Ateşte yanmakta sevdaya dahil

2.7K 184 39
                                    






Ayazağa sabahın ilk ışıklarında yataktan kalkıp pencereye doğru ilerledi ve perdeyi aralayıp doğan güneşi izledi tıpkı sevdiği kadın gibi sıcak her dokunuşu yüreği titretir gibi. Sadece izledi doğan güneşi ama öyle bir izlemek değildi ki bu bir sevdalı adamın yürek burkan bakışları ydı . Genç adam düşündü kaç yıldır kadınına sevdalıydı kaç yıldır onun hasreti ile yandığını kaç yıldır o kızıl saçlara sevdalıydı yüreği buz tutmuş ken sevdiği kadına olan sevdası yüzünden urfa'yı ateşe verecek şekilde yanmıştı yüreği.

"Eğer benim olmazsan Urfa'ya yeminim olsun gerekirse seni bir ömür bu topraklara mahkum eder ama bırakmam çünkü sen daha çocuk yaşında beni kendine mahkum ettin ve bunun suçlusu senin gözlerin di "

Ayazla,Nurcanın arasında 3 yaş vardı ama bu bile engel değil di sevdaya birbirlerine sevdalı iki yürek,hem yakın hem de Uzak.

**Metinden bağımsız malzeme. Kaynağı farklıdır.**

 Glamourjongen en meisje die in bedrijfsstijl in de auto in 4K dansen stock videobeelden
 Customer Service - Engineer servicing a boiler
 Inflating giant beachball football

Ayaz hazırlanıp odasından çıkıp aşağı indi . mutfağa gittiğinde karşısında sevdiği kadını gördü Ayaz Ağa" Nur'um "diye seslendi.

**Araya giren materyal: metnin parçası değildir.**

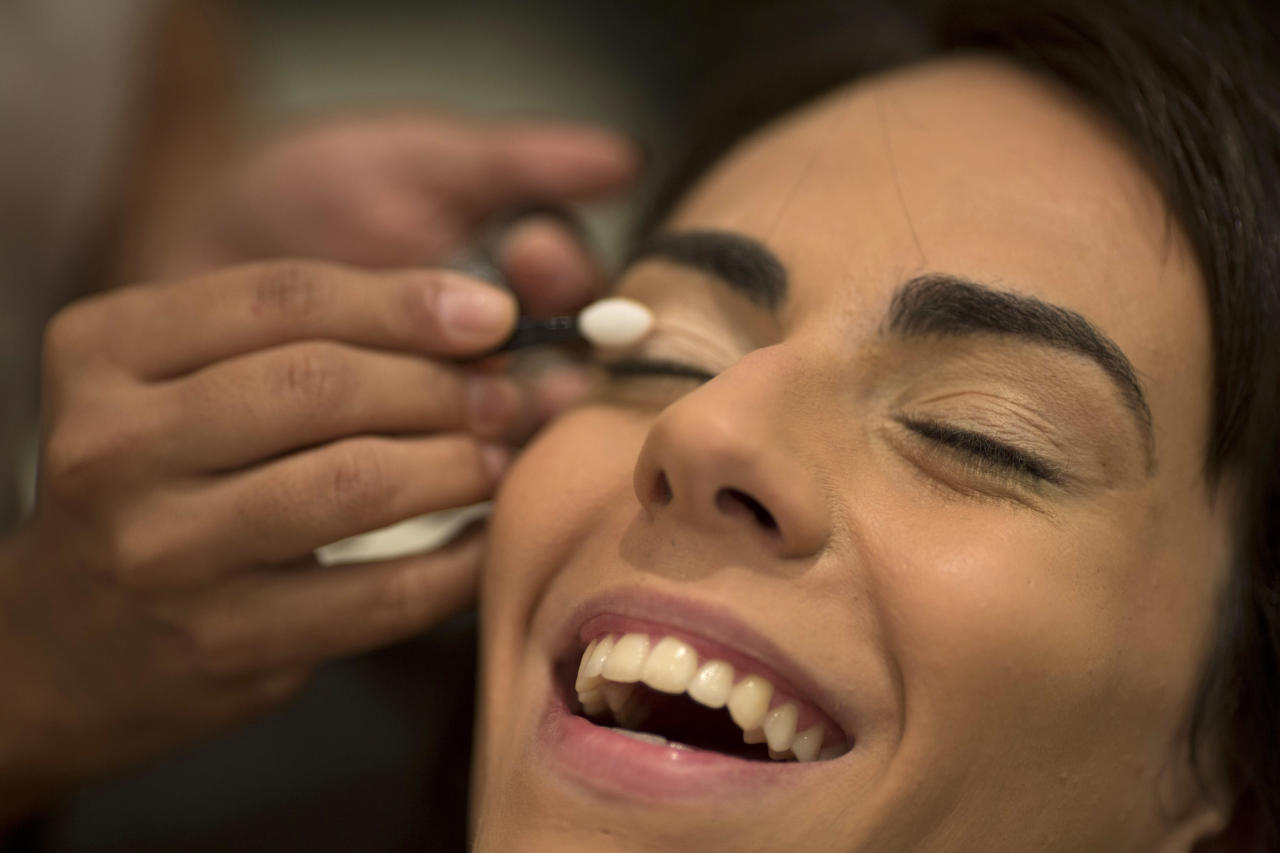 In this Dec. 4, 2012 photo, Brazilian transgender model Felipa Tavares has her makeup applied in preparation for a photo session in Rio de Janeiro, Brazil. The 6-foot-tall Tavares is among Brazil's small but growing ranks of transgender models _ leggy, high-cheekboned sirens who were born men and are causing a splash here as well as in Paris and other international fashion capitals. (AP Photo/Felipe Dana)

Genç kız Ayaz ağanın sesini duyunca korkuyla ayağa kalkıp Ağa'sına baktı istemsizce giydikleri ne baktı ağası beyaz bir tişört ve kot pantolon giymişti, ayağında beyaz spor ayakkabıları vardı ve çok şıktı.

" Bir şey mi istiyorsunuz Ağa'm" dedi heyecanla yüreği bir kuş gibi çırpınıyordu.

Ayaz Ağa, genç kızın yanına gelip biraz sınırları zorlayıp İncecik beli tutup gözlerini şaşkın gözlere sabitledi "Ağ.. amm"

"şşş... İzin ver kokunu içime çekeyim izin ver yıllar sonra ilk defa gözlerimiz bir birlerine teslim olsun" dedi Ayaz Ağa sol gözünden bir damla yaş akıp sevdiği kadının ellerine hapsoldu.

"Çok bekledi bu aciz yüreğim seni, çok bekledi ellerim, ellerine ait olmayı. Güzel kadın bu adam kalbiyle, bedeniyle sana helal çünkü, ne yüreğimi nede bedenimi kirlettim başka ellerde."

"Sen..."dedi Nurcan ama konuşamadım sevdiği adamın elleri duduklarına değince kor gibi yandı bedeni

" Ben seni sevmeyi sevdim,kar olsam üzerine yağar, rüzgar olsam saçlarında eserdim.Ama biliyorum hep eksik hep yarım seveceksin beni . Biliyorum orman perisi güvenmeyeceksin. Orman perisi eğer bana güvenmeyecek sen şimdi beni burada öldür öldür ki seni seven kalbim yaşamazsın . Çünkü ben eksik kaldım ben yarım kaldım sensiz kalbim kafesine sığmıyor çünkü sen benim kalbimi hapsettin gözlerine ve ben artık o gözlerde tutsağım. Sen bana bir kere güldün ben tekrar hayata tutundum"

"Sen ve ben imkansız, sen benimle olamazsın, benim yüreğim öksüz, yetim kalmış senin tertemiz yüreğine zarar veremem Ayaz"

"Ne?"

"Diyorum ki ben Dicle sen Fırat bir birbirlerine yakın ama kavuşamayacak kadar imkansız" deyip uzaklaştı ve başını yere eğip "Affet beni benim sana verecek bir sevdam yok" dedi yalan söyleyerek çünkü bu sevda ikisinede zarar verecekti.

Ayaz Ağa, kızın çenesinden tutup kendisine doğru çevirdi "Son sözün bu mu Kadın'ım" dedi sakince çünkü o kadar hissizleşmiti'ki konuşacak bir tek kelime bulamıyordu.

"Evet, bir daha bu kadar yaklaşma bana biri görürse yanlış anlar" deyip ordan uzaklaştı.

Ayaz Ağa baktı giden kadının en arkasından "Bu sözlerine inanacak kadar aptal bir adam'mıyım Kadın'ım".

3 saat sonra...

Ayaz Ağa köy evine gelmişti o konuşmadan sonra. Ve dilinde tek bir kelime dökülmemişti. Gözleri duvarda asılı olan sazına takılı kaldı, ya vurup, kırıp dökecekti, yada yüreğindeki ateşi dökecekti sözlere. Ve aldı sazı her bi söz de göz yaşları sel oldu adamın.